> _Goal of the exercise_
Return the full listing unchanged, apart from leaving out its images.

*** Opening of Data block ***

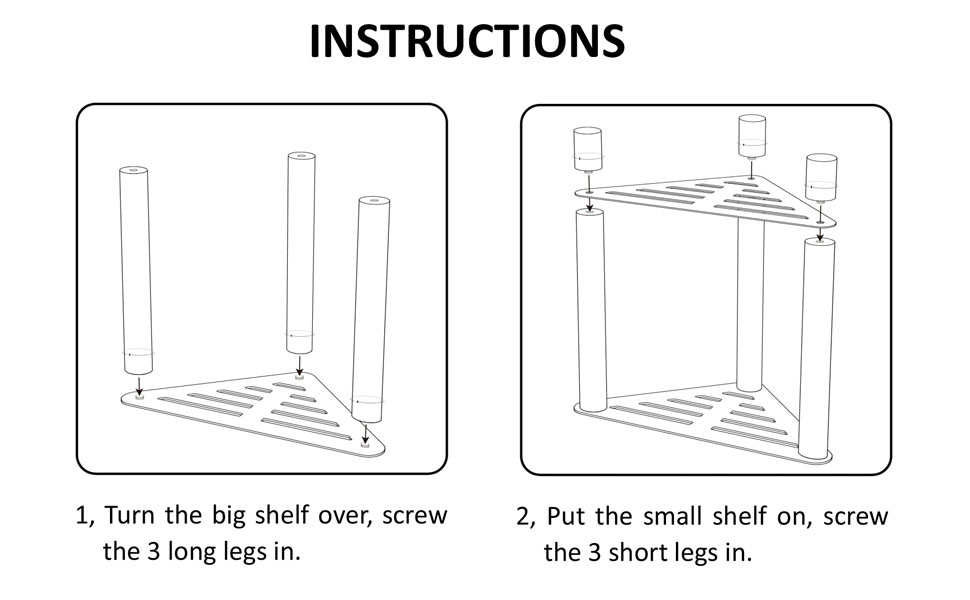 INSTRUCTIONS

1, Turn the big shelf over, screw the 3 long legs in.

2, Put the small shelf on, screw the 3 short legs in.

*** Close of Data block ***

> _Task solution_
 INSTRUCTIONS

1, Turn the big shelf over, screw the 3 long legs in.

2, Put the small shelf on, screw the 3 short legs in.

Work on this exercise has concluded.